I could use this data for counting 5 on 3 and power-play situations, but I stuck to my older code use penalties to determine when the 5 on 3 situations occur, I will likely convert to using the shift data to determine these events, but at this time this works better. So now I have: every second a player is on the ice and the number of players on the ice for each team. I can easily combine them in anyway to determine how much 5 on 3 time an individual received, or how often a line played together as a percent of each individual or just as an aggregate. In this study, I choose to only look at two players together [Displaying the information for three players would be complicated]


Example*: Jovanovski and Naslund. Naslund was one of the Canucks leaders in terms of minutes played on the power-play, but the top power-play unit struggled in the second half of the season. Was this random, or was this a function of a larger problem? Naslund spent 46% of his power-play time with Jovanovski (who missed half the season); however, Naslund had 61% of the power-play goals scored with Jovanovski, meaning in 54%, the rest of the time, he got only 39% of the goals. However in the other direction: Jovanovski who spent 243 minutes on the power-play spent 84% of his time with Naslund, got 96% of his goals with Naslund, that is quite a tandem!

What the above example shows is two players who help each other both do better when they are together. There are many examples where the benefits only go one way, or both hurt each other, what’s useful about the above example is the fact that these two spent well over 200 minutes together so the statistics are reasonably accurate. As an aside, statistics like this make me nervous about the new season as a Canucks fan.

Just as I did with the example above the same calculations can be done with every player.
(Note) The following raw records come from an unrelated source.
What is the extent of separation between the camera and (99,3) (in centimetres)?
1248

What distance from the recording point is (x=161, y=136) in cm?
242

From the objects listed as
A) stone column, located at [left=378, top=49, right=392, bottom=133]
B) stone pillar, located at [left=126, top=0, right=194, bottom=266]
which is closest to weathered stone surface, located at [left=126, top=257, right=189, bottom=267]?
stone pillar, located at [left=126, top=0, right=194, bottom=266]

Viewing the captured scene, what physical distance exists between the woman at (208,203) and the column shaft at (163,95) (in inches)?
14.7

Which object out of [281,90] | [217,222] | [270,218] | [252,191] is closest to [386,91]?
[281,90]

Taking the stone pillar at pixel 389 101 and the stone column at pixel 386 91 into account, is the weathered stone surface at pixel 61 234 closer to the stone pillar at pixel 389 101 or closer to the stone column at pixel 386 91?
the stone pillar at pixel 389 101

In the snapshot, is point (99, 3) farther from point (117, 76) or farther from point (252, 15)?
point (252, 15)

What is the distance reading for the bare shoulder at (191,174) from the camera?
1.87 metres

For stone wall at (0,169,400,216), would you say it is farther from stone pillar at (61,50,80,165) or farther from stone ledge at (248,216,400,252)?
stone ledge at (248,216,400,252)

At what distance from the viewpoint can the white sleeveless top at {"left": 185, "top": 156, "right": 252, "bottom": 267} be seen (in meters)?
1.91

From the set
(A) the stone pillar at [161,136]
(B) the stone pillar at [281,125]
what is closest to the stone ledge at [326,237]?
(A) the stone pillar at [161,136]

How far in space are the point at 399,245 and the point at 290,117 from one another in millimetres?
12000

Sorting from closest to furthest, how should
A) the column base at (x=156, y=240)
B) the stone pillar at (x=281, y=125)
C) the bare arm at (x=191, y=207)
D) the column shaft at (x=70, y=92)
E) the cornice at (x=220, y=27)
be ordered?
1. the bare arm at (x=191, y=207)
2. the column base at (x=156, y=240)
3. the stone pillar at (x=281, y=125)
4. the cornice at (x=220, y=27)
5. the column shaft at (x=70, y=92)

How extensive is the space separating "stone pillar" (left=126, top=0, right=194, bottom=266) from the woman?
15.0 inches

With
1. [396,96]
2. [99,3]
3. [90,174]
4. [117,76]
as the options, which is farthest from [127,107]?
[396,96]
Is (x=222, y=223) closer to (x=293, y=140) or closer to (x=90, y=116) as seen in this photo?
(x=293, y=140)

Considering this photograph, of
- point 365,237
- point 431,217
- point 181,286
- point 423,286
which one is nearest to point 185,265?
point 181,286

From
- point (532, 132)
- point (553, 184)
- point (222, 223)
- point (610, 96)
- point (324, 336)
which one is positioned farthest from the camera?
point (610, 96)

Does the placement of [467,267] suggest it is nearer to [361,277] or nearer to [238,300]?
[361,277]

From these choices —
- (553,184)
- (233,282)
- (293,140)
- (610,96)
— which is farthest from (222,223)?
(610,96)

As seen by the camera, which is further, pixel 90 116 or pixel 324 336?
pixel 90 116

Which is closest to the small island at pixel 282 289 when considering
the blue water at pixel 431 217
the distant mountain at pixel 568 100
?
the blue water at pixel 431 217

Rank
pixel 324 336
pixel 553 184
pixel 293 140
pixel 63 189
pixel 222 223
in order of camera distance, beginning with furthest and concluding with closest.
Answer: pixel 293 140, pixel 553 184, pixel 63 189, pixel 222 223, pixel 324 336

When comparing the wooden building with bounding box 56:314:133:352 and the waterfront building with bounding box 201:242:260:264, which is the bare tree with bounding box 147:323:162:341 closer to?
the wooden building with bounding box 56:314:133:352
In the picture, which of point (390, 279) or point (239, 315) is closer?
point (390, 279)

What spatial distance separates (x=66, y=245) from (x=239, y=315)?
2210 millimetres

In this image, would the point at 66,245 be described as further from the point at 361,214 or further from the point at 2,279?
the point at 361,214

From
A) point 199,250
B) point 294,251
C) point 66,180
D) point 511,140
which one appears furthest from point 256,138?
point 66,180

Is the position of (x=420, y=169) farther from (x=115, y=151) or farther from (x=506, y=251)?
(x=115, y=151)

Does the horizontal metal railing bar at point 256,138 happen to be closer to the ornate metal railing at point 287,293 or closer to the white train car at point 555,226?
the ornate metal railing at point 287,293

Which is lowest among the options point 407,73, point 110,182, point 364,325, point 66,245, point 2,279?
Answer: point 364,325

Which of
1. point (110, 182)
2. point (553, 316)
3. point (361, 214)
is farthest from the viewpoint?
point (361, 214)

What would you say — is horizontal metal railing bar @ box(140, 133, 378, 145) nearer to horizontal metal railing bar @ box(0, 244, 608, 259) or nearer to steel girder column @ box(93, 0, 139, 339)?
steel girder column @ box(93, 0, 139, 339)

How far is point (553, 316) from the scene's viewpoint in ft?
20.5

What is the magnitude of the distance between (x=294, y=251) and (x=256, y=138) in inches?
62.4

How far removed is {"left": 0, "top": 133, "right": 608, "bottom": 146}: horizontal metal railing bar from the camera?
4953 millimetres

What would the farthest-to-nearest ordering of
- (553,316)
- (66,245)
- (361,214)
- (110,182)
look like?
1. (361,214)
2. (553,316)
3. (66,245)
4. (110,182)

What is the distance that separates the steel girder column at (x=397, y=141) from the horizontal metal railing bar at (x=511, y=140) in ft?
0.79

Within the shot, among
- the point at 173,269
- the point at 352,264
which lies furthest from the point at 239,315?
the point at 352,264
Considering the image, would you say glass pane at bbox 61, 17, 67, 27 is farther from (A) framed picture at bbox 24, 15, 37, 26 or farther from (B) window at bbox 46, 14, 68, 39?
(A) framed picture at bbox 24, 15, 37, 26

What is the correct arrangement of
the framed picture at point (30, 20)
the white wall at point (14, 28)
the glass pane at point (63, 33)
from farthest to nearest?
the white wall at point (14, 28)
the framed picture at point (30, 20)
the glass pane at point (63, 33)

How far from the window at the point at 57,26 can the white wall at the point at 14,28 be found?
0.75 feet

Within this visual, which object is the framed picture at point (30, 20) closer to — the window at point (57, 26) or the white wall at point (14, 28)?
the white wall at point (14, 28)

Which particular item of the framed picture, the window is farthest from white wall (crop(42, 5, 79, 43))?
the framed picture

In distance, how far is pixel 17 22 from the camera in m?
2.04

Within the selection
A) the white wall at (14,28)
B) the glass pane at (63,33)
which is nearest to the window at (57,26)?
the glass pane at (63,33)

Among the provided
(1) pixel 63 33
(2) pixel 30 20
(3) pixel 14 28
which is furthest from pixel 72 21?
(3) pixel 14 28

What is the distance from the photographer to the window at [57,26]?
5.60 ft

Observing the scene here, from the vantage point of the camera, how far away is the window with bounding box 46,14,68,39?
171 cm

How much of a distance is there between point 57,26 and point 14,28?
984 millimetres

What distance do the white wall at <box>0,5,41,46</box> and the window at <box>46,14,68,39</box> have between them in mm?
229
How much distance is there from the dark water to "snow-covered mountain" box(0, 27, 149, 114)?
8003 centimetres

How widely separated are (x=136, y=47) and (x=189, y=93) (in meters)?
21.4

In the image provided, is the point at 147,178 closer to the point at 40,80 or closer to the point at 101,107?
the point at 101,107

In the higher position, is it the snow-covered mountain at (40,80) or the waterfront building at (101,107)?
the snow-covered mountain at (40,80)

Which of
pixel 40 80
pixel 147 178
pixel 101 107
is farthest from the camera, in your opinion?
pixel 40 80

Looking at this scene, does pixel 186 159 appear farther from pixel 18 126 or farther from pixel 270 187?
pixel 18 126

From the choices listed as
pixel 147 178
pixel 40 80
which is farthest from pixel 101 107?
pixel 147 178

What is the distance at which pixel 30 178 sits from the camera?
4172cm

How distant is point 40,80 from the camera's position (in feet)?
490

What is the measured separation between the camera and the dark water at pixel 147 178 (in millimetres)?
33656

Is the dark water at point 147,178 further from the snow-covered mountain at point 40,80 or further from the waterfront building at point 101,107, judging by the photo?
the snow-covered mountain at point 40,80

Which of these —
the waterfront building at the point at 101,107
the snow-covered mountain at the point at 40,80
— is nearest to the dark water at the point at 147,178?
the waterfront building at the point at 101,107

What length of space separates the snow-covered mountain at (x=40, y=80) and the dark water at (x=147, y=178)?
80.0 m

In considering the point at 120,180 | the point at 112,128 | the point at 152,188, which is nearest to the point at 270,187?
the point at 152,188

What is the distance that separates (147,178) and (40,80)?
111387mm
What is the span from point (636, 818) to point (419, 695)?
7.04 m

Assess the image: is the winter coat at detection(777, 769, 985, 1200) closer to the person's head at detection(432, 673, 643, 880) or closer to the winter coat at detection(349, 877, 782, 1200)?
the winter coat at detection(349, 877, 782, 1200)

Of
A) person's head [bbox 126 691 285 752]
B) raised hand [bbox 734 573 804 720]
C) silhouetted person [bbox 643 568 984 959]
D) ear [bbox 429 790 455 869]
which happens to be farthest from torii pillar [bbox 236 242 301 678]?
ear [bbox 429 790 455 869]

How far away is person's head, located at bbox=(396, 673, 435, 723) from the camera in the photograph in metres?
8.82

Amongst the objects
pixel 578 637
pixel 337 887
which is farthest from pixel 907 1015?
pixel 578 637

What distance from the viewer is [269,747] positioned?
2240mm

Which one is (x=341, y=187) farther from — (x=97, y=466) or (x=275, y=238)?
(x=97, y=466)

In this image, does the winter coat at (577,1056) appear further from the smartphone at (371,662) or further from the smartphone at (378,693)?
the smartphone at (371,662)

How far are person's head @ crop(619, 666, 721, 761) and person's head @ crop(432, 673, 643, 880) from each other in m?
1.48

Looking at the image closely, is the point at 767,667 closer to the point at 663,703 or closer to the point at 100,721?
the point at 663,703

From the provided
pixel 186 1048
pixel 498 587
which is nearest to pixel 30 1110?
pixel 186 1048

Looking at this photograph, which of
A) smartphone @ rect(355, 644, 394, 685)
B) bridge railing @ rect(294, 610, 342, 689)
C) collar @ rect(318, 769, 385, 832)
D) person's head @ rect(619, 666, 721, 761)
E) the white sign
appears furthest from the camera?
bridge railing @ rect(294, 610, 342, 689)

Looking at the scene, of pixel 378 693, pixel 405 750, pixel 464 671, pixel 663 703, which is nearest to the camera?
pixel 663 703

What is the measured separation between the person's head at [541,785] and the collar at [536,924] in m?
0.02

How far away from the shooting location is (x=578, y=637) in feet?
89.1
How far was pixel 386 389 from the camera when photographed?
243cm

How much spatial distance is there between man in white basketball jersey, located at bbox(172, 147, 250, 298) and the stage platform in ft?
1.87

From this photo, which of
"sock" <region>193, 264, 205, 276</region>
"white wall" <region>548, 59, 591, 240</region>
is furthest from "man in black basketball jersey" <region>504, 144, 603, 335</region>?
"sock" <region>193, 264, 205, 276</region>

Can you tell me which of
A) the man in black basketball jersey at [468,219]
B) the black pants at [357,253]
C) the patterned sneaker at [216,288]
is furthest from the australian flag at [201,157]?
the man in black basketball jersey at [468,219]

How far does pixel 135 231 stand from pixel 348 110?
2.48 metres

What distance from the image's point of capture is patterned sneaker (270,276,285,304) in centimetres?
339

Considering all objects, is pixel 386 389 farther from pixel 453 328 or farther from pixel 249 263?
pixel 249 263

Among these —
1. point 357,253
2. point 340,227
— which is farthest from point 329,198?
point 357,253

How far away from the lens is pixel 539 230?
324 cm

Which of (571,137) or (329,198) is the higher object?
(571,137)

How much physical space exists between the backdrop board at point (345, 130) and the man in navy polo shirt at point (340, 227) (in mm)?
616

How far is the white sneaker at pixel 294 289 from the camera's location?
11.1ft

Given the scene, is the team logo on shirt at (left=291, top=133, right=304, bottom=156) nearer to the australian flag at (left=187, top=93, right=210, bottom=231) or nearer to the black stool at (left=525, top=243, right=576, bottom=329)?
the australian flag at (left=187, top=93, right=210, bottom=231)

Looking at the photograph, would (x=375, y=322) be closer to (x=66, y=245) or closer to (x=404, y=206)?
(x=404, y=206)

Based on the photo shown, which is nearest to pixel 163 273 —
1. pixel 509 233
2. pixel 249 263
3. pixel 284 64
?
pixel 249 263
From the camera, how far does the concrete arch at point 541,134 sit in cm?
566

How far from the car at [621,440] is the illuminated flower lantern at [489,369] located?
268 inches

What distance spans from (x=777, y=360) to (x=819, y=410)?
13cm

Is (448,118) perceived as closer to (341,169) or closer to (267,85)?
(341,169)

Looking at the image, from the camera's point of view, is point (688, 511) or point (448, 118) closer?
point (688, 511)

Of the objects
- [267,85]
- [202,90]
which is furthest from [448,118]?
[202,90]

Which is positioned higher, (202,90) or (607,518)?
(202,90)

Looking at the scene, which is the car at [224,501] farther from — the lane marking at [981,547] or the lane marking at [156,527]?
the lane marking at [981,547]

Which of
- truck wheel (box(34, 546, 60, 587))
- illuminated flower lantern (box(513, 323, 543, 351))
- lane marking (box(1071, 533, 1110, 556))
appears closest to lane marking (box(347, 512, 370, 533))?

Some players will make every player they play with do better, other will make all players do worse; these players will likely lead or “drag down” the team statistically as well, although this may not be the case, for example, if the player spends a lot of time with bad players he wont be able to make a big enough different to improve his individual statistics. Below is the data for both the Canucks and Oilers, I will explain the consequences in regards to lost players in future posts.

The Data

Edmonton: PP SH EV
Canucks: PP SH EV

  • Time% - this represents the percentage of the player on the lefts time these player were together.
  • +% - this represents the percentage of the player on the lefts goals for that are scored with that player on the ice
  • -% - this represents the percentage of the player on the lefts goals against that are scored with that player on the ice
  • +R - +%/Time%
  • -R - -%/Time%
  • Time measured in seconds.

So basically how this works is each player plays with certain players a certain amount (these percentages are displayed across the table) and also gets a certain number of goals with these players (also displayed as a percentage across the table). Now across the table, it’s a zero sum game, for example, if you do better with one player, you have to do worse with someone else, but this person could be off the table due to lack of minutes played. The really useful information comes from looking down the columns. While a player will do better or worse along the table, down the columns they can in fact do better with every player. Take more notice of higher Time%’s as they have more relevance, playing 20 power-play minutes together isn’t very statistically significant, so doing better with 60% means a lot more than doing better with 15% of the time. The tables are colour coded for easy reading.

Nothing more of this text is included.